Can Shoulder Impingement Cause Chest Pain?

Shoulder impingement syndrome is a condition where the tendons of the rotator cuff or the bursa become compressed, or “pinched,” as they pass through the narrow space beneath the acromion, the bony roof of the shoulder. This impingement causes pain and weakness in the shoulder, especially during overhead activities. While shoulder pain is the primary symptom, the unexpected experience of chest pain alongside it can be alarming. Discomfort originating in the shoulder can sometimes be felt elsewhere due to the body’s intricate nerve network. This sensation is a recognized phenomenon, but any new chest discomfort should always be treated with caution.

The Core Answer: Referred Pain from Shoulder Impingement

Shoulder impingement can indeed cause pain that a person perceives in the chest, a phenomenon known as referred pain. This occurs because the nerves supplying the shoulder joint and the nerves supplying the chest wall and rib cage share common pathways that lead back to the spinal cord. When the brain receives pain signals from the irritated nerves in the shoulder, it can misinterpret the source and project the discomfort to an area along the same neural highway, such as the anterior chest.

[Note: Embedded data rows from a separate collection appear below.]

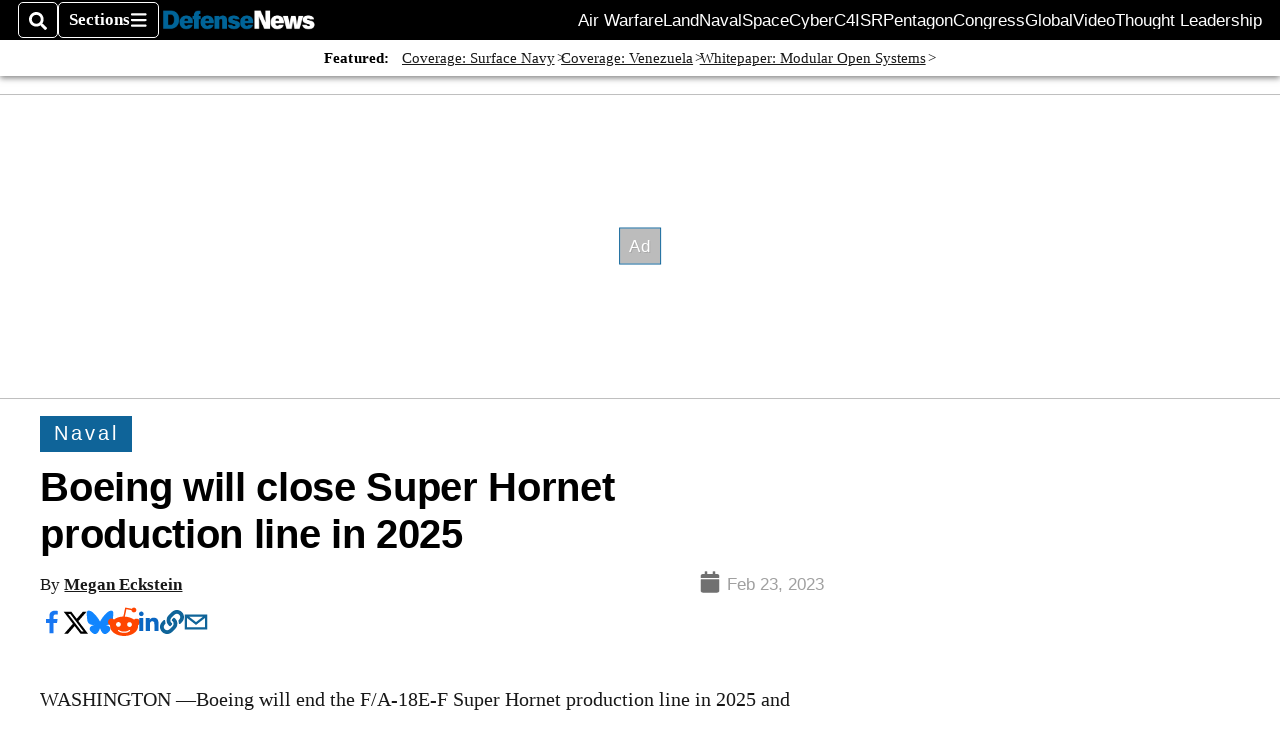

--- FILE ---
content_type: text/html; charset=utf-8
request_url: https://www.google.com/recaptcha/api2/aframe
body_size: 267
content:
<!DOCTYPE HTML><html><head><meta http-equiv="content-type" content="text/html; charset=UTF-8"></head><body><script nonce="M8w4kyFjDBAfu4V8SnFlIQ">/** Anti-fraud and anti-abuse applications only. See google.com/recaptcha */ try{var clients={'sodar':'https://pagead2.googlesyndication.com/pagead/sodar?'};window.addEventListener("message",function(a){try{if(a.source===window.parent){var b=JSON.parse(a.data);var c=clients[b['id']];if(c){var d=document.createElement('img');d.src=c+b['params']+'&rc='+(localStorage.getItem("rc::a")?sessionStorage.getItem("rc::b"):"");window.document.body.appendChild(d);sessionStorage.setItem("rc::e",parseInt(sessionStorage.getItem("rc::e")||0)+1);localStorage.setItem("rc::h",'1768661018466');}}}catch(b){}});window.parent.postMessage("_grecaptcha_ready", "*");}catch(b){}</script></body></html>

--- FILE ---
content_type: application/javascript; charset=utf-8
request_url: https://fundingchoicesmessages.google.com/f/AGSKWxULvA4piONHrJFSusAKQXHOzDx0gp24hrX9uv3CyqM5ielhfBQiMgGhChoNwXt4n84X2-OuC02txzb2XyC6X65CFJPHYAVbdD8rEVG-NRXdLtWw8pUEu1bQMkjZ9Qm47Rzp9f3Q7w==?fccs=W251bGwsbnVsbCxudWxsLG51bGwsbnVsbCxudWxsLFsxNzY4NjYxMDE4LDkyMzAwMDAwMF0sbnVsbCxudWxsLG51bGwsW251bGwsWzcsMTAsNl0sbnVsbCxudWxsLG51bGwsbnVsbCxudWxsLG51bGwsbnVsbCxudWxsLG51bGwsM10sImh0dHBzOi8vd3d3LmRlZmVuc2VuZXdzLmNvbS9uYXZhbC8yMDIzLzAyLzIzL2JvZWluZy13aWxsLWNsb3NlLXN1cGVyLWhvcm5ldC1wcm9kdWN0aW9uLWxpbmUtaW4tMjAyNS8iLG51bGwsW1s4LCJNOWxrelVhWkRzZyJdLFs5LCJlbi1VUyJdLFsxNiwiWzEsMSwxXSJdLFsxOSwiMiJdLFsyNCwiIl0sWzI1LCJbWzk1MzQwMjUyLDk1MzQwMjU0XV0iXSxbMjksImZhbHNlIl1dXQ
body_size: 140
content:
if (typeof __googlefc.fcKernelManager.run === 'function') {"use strict";this.default_ContributorServingResponseClientJs=this.default_ContributorServingResponseClientJs||{};(function(_){var window=this;
try{
var np=function(a){this.A=_.t(a)};_.u(np,_.J);var op=function(a){this.A=_.t(a)};_.u(op,_.J);op.prototype.getWhitelistStatus=function(){return _.F(this,2)};var pp=function(a){this.A=_.t(a)};_.u(pp,_.J);var qp=_.Zc(pp),rp=function(a,b,c){this.B=a;this.j=_.A(b,np,1);this.l=_.A(b,_.Nk,3);this.F=_.A(b,op,4);a=this.B.location.hostname;this.D=_.Dg(this.j,2)&&_.O(this.j,2)!==""?_.O(this.j,2):a;a=new _.Og(_.Ok(this.l));this.C=new _.bh(_.q.document,this.D,a);this.console=null;this.o=new _.jp(this.B,c,a)};
rp.prototype.run=function(){if(_.O(this.j,3)){var a=this.C,b=_.O(this.j,3),c=_.dh(a),d=new _.Ug;b=_.fg(d,1,b);c=_.C(c,1,b);_.hh(a,c)}else _.eh(this.C,"FCNEC");_.lp(this.o,_.A(this.l,_.Ae,1),this.l.getDefaultConsentRevocationText(),this.l.getDefaultConsentRevocationCloseText(),this.l.getDefaultConsentRevocationAttestationText(),this.D);_.mp(this.o,_.F(this.F,1),this.F.getWhitelistStatus());var e;a=(e=this.B.googlefc)==null?void 0:e.__executeManualDeployment;a!==void 0&&typeof a==="function"&&_.Qo(this.o.G,
"manualDeploymentApi")};var sp=function(){};sp.prototype.run=function(a,b,c){var d;return _.v(function(e){d=qp(b);(new rp(a,d,c)).run();return e.return({})})};_.Rk(7,new sp);
}catch(e){_._DumpException(e)}
}).call(this,this.default_ContributorServingResponseClientJs);
// Google Inc.

//# sourceURL=/_/mss/boq-content-ads-contributor/_/js/k=boq-content-ads-contributor.ContributorServingResponseClientJs.en_US.M9lkzUaZDsg.es5.O/d=1/exm=ad_blocking_detection_executable,kernel_loader,loader_js_executable,web_iab_us_states_signal_executable/ed=1/rs=AJlcJMzanTQvnnVdXXtZinnKRQ21NfsPog/m=cookie_refresh_executable
__googlefc.fcKernelManager.run('\x5b\x5b\x5b7,\x22\x5b\x5bnull,\\\x22defensenews.com\\\x22,\\\x22AKsRol87SODXctagrXVufD2r9s3uFi9CRarZLiHGa8wtGlKuXKhr9h_XuKDL95OY-7FvUOjDPN-XW5bjdXMpKJqWD8YWyyRdyyBonqWcd6xA8RPtmTpgpmlnuyJfgMfbcKN7zlqzpmUIuuK3_81DENDHOT4OLKS5kw\\\\u003d\\\\u003d\\\x22\x5d,null,\x5b\x5bnull,null,null,\\\x22https:\/\/fundingchoicesmessages.google.com\/f\/AGSKWxVAcTU1Uj3mK-p-kj4gjte0NBuwQ4GxCnL-rao6Nwp_hUnGyW-6bRomBho-Utmx78pABxQNQt-q4h31NLuStR-45dohlEAL_nvipNHqLUH8VmTDJui2bCILpfc3L99ayOU1CcoxYQ\\\\u003d\\\\u003d\\\x22\x5d,null,null,\x5bnull,null,null,\\\x22https:\/\/fundingchoicesmessages.google.com\/el\/AGSKWxUsPTMqn8tkka3qOdA9CGyEcNmoXiC9_HyBsMaLL_UWmTfJD-_WOunpNrr8rTm7SIyLATdOz3ICF1Cng-S-eDOEWEgu5znFO-Hp6rjp7oZZJuc52BqDr35yiTGRGEsVZTEk9STOpw\\\\u003d\\\\u003d\\\x22\x5d,null,\x5bnull,\x5b7,10,6\x5d,null,null,null,null,null,null,null,null,null,3\x5d\x5d,\x5b2,1\x5d\x5d\x22\x5d\x5d,\x5bnull,null,null,\x22https:\/\/fundingchoicesmessages.google.com\/f\/AGSKWxXKK3MaJFp6hZID3QUhJTLte4LjBO6YSfkZIcIwel6g2m4h33hSQmzyFEJlFZxkC1sC-XwHfLdIvbiFcfTtw6t7GPV4W95VRabGwd_pJPgwrl_I4qLvZqhfbfex9iWXaQZlX5MWGA\\u003d\\u003d\x22\x5d\x5d');}

--- FILE ---
content_type: application/javascript; charset=utf-8
request_url: https://fundingchoicesmessages.google.com/f/AGSKWxUAehi81rMCTWReT2c8OdI82QZEvcAoGgQ4MvtGhU7l6mJXCDyBpSLa-PRtjjOaDwne9ZnU-q1U81ewLtbHz8POwA6QxsD5UuGcE-bUSjN39pJq12Sz5rx_D7pTlozP7R3nhORnIMzUX_QIXVqJPevHaL1Ulq7jEfKfHct7mEBogU4EtOC6aokcvMPj/_/ak-ads-/advertisementmapping./longad.-ad-code//ad_120_
body_size: -1289
content:
window['7d2c8be1-c81e-4943-9416-ce756ffdd8a3'] = true;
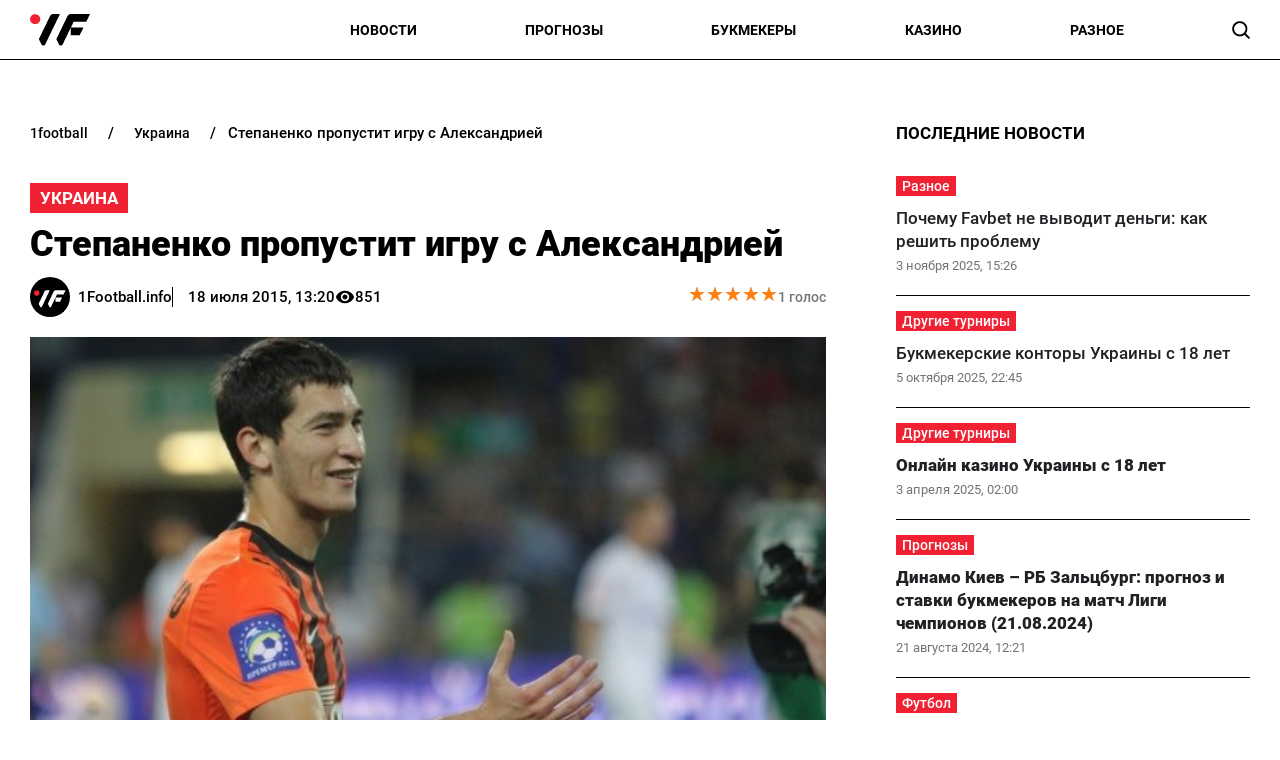

--- FILE ---
content_type: text/html; charset=utf-8
request_url: https://www.google.com/recaptcha/api2/aframe
body_size: 268
content:
<!DOCTYPE HTML><html><head><meta http-equiv="content-type" content="text/html; charset=UTF-8"></head><body><script nonce="Ohn_rv1R5aNQM7cRRWVGKw">/** Anti-fraud and anti-abuse applications only. See google.com/recaptcha */ try{var clients={'sodar':'https://pagead2.googlesyndication.com/pagead/sodar?'};window.addEventListener("message",function(a){try{if(a.source===window.parent){var b=JSON.parse(a.data);var c=clients[b['id']];if(c){var d=document.createElement('img');d.src=c+b['params']+'&rc='+(localStorage.getItem("rc::a")?sessionStorage.getItem("rc::b"):"");window.document.body.appendChild(d);sessionStorage.setItem("rc::e",parseInt(sessionStorage.getItem("rc::e")||0)+1);localStorage.setItem("rc::h",'1768850390969');}}}catch(b){}});window.parent.postMessage("_grecaptcha_ready", "*");}catch(b){}</script></body></html>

Specifically, the nerve roots C5, C6, and C7 exit the cervical spine and contribute to the nerves that innervate the shoulder girdle structures, including the rotator cuff and the subacromial bursa. Chronic inflammation or mechanical pressure on these structures due to impingement can irritate these nerve roots. This irritation can then travel along the neural pathways that also supply the upper chest and pectoral region.

The resulting sensation is often felt as a deep, aching pain in the front of the shoulder that radiates forward toward the chest, sometimes mimicking pain from other, more serious conditions. The constant mechanical irritation from the pinched tendons and bursa creates a persistent signal that the central nervous system may struggle to localize correctly. This referred pain is purely a sensory misinterpretation and does not indicate an issue with the heart or lungs themselves.

Differential Diagnosis: Distinguishing Musculoskeletal vs. Cardiac Pain

Distinguishing between musculoskeletal pain from the shoulder and potentially life-threatening cardiac pain is important. Musculoskeletal chest pain originating from the shoulder or chest wall has distinct characteristics that differentiate it from cardiac pain. This pain is described as sharp, localized, and is usually reproducible by specific movements, such as lifting the arm or pressing directly on the tender area of the shoulder or rib cage. The discomfort may increase with activity involving the arm and often improves with rest or when certain positions are avoided.

In contrast, pain that signals a serious cardiac event presents with a different set of symptoms, often described as a pressure, squeezing, or crushing sensation in the center of the chest. This pain is typically diffuse, meaning it is hard to pinpoint a single location, and it does not change with movement or position. Cardiac pain may also radiate to the jaw, neck, back, or down the arm, frequently the left one.

Accompanying symptoms are a major differentiator, as cardiac pain is often paired with systemic issues like shortness of breath, cold sweats, nausea, or dizziness. These associated symptoms are generally absent in cases of referred pain from a shoulder problem. If the chest pain is accompanied by any of these “red flag” symptoms, or if the pain is severe and unremitting, one must seek immediate emergency medical attention.

Confirmation and Treatment of Shoulder Impingement

Once serious causes have been ruled out, a medical professional focuses on confirming the diagnosis of shoulder impingement. The diagnostic process begins with a thorough physical examination, which includes specific orthopedic tests designed to reproduce the impingement pain. The Hawkins-Kennedy test and Neer’s test are two common maneuvers where the physician moves the arm in a way that temporarily narrows the space under the acromion, eliciting pain if impingement is present.

Imaging studies are often used to support the clinical diagnosis and rule out other shoulder pathology. An X-ray can reveal bone abnormalities, such as bone spurs on the acromion, which contribute to the pinching of the soft tissues. Magnetic Resonance Imaging (MRI) provides a detailed view of the soft tissues, allowing the physician to assess the extent of inflammation in the bursa or any associated damage to the rotator cuff tendons.

Initial treatment for shoulder impingement focuses on conservative, non-operative management to reduce inflammation and restore function. This typically involves a period of rest and activity modification, avoiding movements that aggravate the pain, particularly reaching overhead. Non-steroidal anti-inflammatory drugs (NSAIDs) may be prescribed to manage pain and reduce swelling.

Physical therapy is a fundamental part of recovery, concentrating on strengthening the rotator cuff muscles and the muscles that stabilize the shoulder blade. A targeted exercise program helps to improve shoulder mechanics and create more space for the tendons to move freely. In cases where symptoms persist despite physical therapy, a corticosteroid injection into the subacromial space can provide powerful, localized anti-inflammatory relief, allowing the patient to progress with their rehabilitation.